Oklahoma City's 4 percent unemployment rate was the lowest among the nation's 49 largest cities for the third straight month, the U.S. Labor Department said. The metro area's jobless rate declined 0.4 of a percentage point from the March figure.
Two sectors that help drive Oklahoma City's employment growth over the past year were mining and logging, which includes energy and manufacturing. The former grew 10.8 percent over the 12-month period, while the latter was up by 6.5 percent.
Lynn Gray, chief economist for the Oklahoma Employment Security Commission, explained expansion in those sectors causes a positive ripple effect in the local economy because energy and manufacturing jobs pay higher-than-average wages and produce tangible goods.
“This isn't a story of us just selling hamburgers to each other,” Gray said. “These jobs are exporting things out of the state.”
The good news wasn't limited to just the metro area, Gray said.

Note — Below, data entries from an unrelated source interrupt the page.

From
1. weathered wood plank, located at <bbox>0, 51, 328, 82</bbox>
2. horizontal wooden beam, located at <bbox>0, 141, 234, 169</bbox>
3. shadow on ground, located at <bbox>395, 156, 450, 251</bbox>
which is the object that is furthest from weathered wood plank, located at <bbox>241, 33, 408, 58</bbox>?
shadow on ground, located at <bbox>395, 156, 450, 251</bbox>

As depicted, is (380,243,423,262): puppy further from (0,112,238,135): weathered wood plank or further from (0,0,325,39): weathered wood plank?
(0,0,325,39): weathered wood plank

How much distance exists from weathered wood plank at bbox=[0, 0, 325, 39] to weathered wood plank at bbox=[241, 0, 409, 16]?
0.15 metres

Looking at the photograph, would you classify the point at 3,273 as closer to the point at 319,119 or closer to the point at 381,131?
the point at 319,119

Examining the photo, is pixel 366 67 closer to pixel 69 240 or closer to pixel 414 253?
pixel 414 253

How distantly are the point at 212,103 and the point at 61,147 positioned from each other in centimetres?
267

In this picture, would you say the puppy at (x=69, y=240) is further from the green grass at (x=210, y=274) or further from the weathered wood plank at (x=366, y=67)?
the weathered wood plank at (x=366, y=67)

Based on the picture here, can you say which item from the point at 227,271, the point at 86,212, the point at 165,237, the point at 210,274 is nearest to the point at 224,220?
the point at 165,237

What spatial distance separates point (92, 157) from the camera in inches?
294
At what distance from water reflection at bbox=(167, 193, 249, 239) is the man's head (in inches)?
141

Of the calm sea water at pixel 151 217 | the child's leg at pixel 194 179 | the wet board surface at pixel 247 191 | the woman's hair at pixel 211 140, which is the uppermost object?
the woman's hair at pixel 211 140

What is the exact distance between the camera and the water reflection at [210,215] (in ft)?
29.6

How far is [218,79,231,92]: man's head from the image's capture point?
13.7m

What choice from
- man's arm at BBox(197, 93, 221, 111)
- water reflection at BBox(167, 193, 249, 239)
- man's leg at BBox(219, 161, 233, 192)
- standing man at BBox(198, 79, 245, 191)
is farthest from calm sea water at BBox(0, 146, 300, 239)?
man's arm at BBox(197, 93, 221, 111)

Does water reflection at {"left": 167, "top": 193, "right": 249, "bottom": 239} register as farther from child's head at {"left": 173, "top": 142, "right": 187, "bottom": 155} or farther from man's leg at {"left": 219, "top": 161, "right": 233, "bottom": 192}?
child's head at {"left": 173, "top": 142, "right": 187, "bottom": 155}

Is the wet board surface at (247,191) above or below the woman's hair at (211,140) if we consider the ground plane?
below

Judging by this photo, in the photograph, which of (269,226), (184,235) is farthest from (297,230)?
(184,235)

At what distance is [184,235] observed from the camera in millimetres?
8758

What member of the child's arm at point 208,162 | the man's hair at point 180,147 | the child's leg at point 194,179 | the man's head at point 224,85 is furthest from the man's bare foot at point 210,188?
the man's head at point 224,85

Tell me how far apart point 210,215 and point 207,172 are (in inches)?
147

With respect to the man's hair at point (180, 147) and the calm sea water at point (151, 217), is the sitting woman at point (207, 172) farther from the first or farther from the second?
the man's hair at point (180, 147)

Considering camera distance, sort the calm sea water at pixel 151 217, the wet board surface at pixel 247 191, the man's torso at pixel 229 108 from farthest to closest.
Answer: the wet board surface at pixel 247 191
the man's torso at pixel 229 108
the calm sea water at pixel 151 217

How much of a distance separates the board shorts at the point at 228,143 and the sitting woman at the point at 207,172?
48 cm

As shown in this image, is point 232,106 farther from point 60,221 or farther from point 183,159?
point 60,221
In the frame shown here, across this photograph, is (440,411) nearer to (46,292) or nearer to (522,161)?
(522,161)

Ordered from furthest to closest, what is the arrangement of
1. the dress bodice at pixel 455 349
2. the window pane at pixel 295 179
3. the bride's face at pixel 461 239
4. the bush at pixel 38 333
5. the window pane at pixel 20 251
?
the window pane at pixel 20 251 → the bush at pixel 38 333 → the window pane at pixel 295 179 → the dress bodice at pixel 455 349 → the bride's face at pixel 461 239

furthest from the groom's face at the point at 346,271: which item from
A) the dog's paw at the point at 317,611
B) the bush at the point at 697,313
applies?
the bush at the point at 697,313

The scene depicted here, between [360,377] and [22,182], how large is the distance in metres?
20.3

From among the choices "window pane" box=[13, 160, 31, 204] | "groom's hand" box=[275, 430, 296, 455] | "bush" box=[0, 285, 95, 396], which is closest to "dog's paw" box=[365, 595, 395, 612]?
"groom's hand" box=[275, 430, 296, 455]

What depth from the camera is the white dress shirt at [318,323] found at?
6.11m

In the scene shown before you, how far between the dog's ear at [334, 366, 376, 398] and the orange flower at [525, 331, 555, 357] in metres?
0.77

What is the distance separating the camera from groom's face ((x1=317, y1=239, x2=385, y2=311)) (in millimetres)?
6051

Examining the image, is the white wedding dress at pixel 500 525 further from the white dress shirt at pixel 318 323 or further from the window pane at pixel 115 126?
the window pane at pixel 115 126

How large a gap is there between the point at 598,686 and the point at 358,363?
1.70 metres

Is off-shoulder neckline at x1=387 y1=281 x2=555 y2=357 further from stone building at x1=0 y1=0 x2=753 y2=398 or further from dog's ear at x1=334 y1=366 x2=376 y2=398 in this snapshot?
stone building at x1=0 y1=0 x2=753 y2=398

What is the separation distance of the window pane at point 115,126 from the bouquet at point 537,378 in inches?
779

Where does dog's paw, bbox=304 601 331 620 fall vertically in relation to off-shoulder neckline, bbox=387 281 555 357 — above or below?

“We had a real good statewide report with a significant decline in unemployment,” he said. “It was a good month for the state.”
The Tulsa metro area's unemployment rate also continued its downward fall last month as it tumbled to 4.9 percent.
The improved rate confirms what some staffing firms say they are seeing — strong demand for certain positions and more turnover as current employees hunt for new jobs.
Tulsa metro's rate has steadily declined since January when the area recorded a 7 rate followed by 6.9 percent in February and 5.3 percent in March.